The paper also discusses about multidocument transactions. I find it very interesting to think about how MongoDB interplays with the underlying WiredTiger storage system. (I read more about this in the "Verifying Transactional Consistency of MongoDB" paper.) This paper only scratches the surface on this, but having a powerful storage engine like WiredTiger opens the way to powerful cross-layer optimization opportunities.

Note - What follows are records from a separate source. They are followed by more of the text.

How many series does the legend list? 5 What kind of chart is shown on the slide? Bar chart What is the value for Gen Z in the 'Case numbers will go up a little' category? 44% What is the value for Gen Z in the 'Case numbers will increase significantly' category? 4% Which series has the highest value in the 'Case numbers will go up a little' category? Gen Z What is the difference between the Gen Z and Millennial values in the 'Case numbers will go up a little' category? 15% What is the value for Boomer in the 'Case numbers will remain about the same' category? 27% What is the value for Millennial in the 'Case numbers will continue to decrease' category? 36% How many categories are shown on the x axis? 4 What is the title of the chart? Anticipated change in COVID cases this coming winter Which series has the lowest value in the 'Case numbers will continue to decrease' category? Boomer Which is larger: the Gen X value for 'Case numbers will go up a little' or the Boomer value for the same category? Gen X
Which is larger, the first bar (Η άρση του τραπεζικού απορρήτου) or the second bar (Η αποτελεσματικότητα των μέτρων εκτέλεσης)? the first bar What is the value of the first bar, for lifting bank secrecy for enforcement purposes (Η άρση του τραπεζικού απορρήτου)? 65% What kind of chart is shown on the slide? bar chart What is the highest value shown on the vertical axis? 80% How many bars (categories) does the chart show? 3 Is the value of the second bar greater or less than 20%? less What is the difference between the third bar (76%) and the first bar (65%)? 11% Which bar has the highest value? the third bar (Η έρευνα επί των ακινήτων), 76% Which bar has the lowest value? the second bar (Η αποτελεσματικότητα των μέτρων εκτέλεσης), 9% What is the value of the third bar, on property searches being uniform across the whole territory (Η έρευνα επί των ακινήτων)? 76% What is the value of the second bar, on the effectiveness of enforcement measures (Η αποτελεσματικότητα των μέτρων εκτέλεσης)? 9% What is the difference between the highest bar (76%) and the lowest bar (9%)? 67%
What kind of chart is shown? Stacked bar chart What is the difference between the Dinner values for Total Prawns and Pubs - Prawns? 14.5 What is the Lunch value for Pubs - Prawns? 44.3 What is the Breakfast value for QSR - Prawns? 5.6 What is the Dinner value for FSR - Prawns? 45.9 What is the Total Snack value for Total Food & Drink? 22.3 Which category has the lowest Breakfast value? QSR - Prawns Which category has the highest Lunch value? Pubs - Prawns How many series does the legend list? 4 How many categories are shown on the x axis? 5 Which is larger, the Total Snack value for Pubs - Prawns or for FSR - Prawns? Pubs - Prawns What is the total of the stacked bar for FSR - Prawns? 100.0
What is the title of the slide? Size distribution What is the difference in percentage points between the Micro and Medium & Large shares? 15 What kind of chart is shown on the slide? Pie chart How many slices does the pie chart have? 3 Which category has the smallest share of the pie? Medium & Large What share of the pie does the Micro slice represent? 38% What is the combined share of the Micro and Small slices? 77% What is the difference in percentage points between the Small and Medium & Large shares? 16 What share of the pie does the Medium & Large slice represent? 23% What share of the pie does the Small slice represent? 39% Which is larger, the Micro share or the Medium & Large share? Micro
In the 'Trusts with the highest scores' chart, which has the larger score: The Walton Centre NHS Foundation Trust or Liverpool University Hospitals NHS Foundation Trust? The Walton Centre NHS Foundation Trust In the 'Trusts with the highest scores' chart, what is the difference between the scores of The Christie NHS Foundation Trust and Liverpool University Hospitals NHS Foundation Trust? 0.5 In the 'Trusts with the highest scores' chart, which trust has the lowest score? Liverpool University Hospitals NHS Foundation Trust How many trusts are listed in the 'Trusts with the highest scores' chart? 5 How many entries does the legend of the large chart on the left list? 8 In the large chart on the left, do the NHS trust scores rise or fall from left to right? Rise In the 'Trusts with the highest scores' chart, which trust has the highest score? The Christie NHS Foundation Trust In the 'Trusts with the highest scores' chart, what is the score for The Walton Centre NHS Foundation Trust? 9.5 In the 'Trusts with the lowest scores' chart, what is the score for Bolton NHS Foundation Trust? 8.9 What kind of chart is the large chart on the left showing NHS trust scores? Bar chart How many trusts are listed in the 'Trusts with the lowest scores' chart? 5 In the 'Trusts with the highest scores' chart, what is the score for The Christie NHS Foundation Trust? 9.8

Speculative majority and snapshot isolation for multi statement transactions

MongoDB uses an innovative strategy for implementing readConcern within transactions that greatly reduced aborts due to write conflicts in back-to-back transactions. When a user specifies readConcern level “majority” or “snapshot”, the returned data is guaranteed to be committed to a majority of replica set members. Outside of transactions, this is accomplished by reading at a timestamp at or earlier than the majority commit point in WiredTiger. However, this is problematic for transactions: It is useful for write operations to read the freshest version of a document, since the write will abort if there is a newer version of the document than the one it read. This motivated the implementation of “speculative” majority and snapshot isolation for transactions. Transactions read the latest data for both read and write operations, and at commit time, if the writeConcern is w:“majority”, they wait for all the data they read to become majority committed. This means that a transaction only satisfies its readConcern guarantees if the transaction commits with writeConcern w:“majority”. 

Waiting for the data read to become majority committed at commit time rarely adds latency to the transaction, since if the transaction did any writes, then to satisfy the writeConcern guarantees, we must wait for those writes to be majority committed, which will imply that the data read was also majority committed. Only read-only transactions require an explicit wait at commit time for the data read to become majority committed. Even for read-only transactions, this wait often completes immediately because by the time the transaction commits, the timestamp at which the transaction read is often already majority committed.